■ EXTRAIT FOURNI ■

.....

Territoriales 2013 : le Tahoera’a se taille la part du Lion


Le premier tour des élections territoriales a mis en relief la chute de popularité de l’UPLD, le retour en grâce du Tahoera’a et la confirmation d’une 3e voie autonomiste incarnée par A Ti’a Porinetia. Si les rapports de forces observés dimanche sont confirmés au second tour, le 5 mai, le parti orange devrait installer de 35 à 38 élus sur 57 à l’Assemblée territoriale, alors que l’opposition se partagera les restes.

Sa popularité en chute libre, l’UPLD semble payer l’adition d’un choix stratégique incompris, en période de crise, doublé d’une absence de résultat probant. Le rassemblement des partis souverainistes a concentré sa communication de campagne sur le thème de la réinscription de la Polynésie française sur la liste des territoires non-autonomes. Plusieurs déplacements à New-York n’auront pourtant pas suffi à transformer la revendication chère à Oscar Temaru en résolution adoptée en assemblée générale à l’ONU. Et il est très probable qu’une telle mesure ne sera pas adoptée avant le 16 mai prochain, date de l’entrée en fonction de la nouvelle majorité à l’Assemblée, place Tarahoi.

Difficile de défendre un bilan forgé en période de "vaches maigres" pour Oscar Temaru. Et ce, y-compris dans son propre fief de Faa’a. Il n’a jamais enregistré un aussi mauvais score avec moins de 5 000 voix (4 760 selon les résultats provisoires du premier tour) dans une commune où à peine 2 personnes sur 3 se sont rendues aux urnes, dimanche. Par comparaison, le vote UPLD avait mobilisé 54,7% des suffrages exprimés au deuxième tour des Territoriales de 2008, avec 7 141 voix alors que plus de 3 électeurs sur 4 avaient voté dans la commune.

Globalement, sur l’ensemble des îles de la Société, où résident 8 Polynésiens sur 10, le mouvement souverainiste est en recul de pratiquement 30% par rapport aux résultats obtenus au premier tour des Territoriales de 2008. Il avait totalisé 36 309 voix sur l’archipel, le 27 janvier 2008, contre 26 345 dimanche dernier et ce alors que le pays compte pratiquement 10% d’électeurs de plus qu’alors.

Entre le premier et le deuxième tour des Territoriales de 2008, l’UPLD avait connu une amélioration d’approximativement 25% de ses résultats. Sur la base d’une telle progression, le rassemblement souverainiste croit pouvoir compter sur au moins 38 à 40 000 voix le 5 mai, à la faveur de reports et d’un plus fort taux de participation.

.....

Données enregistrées

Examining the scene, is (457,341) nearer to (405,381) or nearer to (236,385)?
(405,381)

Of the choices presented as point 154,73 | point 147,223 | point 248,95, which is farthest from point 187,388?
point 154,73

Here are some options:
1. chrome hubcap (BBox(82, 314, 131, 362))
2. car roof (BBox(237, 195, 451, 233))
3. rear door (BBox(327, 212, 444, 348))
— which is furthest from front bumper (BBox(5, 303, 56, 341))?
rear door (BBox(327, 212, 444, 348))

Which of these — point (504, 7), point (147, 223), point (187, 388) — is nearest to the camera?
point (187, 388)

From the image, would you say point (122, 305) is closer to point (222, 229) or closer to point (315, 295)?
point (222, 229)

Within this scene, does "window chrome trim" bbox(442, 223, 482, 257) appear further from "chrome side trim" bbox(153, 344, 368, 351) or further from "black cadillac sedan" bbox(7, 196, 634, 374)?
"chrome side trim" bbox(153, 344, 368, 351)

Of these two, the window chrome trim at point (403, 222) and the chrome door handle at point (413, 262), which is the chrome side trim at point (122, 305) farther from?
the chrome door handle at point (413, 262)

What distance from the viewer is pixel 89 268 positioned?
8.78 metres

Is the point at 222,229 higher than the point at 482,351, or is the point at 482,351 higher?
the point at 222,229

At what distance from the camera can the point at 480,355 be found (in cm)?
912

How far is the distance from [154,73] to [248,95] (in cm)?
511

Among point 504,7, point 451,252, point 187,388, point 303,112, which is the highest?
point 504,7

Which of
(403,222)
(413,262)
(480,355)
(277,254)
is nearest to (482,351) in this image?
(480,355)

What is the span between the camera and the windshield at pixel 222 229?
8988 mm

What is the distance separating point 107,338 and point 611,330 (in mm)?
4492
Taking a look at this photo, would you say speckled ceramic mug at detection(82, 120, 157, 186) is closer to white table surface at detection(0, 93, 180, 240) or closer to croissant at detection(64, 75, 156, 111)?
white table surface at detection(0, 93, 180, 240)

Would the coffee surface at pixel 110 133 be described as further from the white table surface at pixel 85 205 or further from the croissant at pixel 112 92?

.....

■ CONSIGNES ■
a. Relevez les noms des partis ou mouvements politiques cités dans l'article sur les élections territoriales de 2013.
b. Comptez les lignes de la liste qui contiennent la chaîne « scene », en tenant compte de la casse.

■ CORRIGÉ ■
a. UPLD, Tahoera’a, A Ti’a Porinetia

b. 2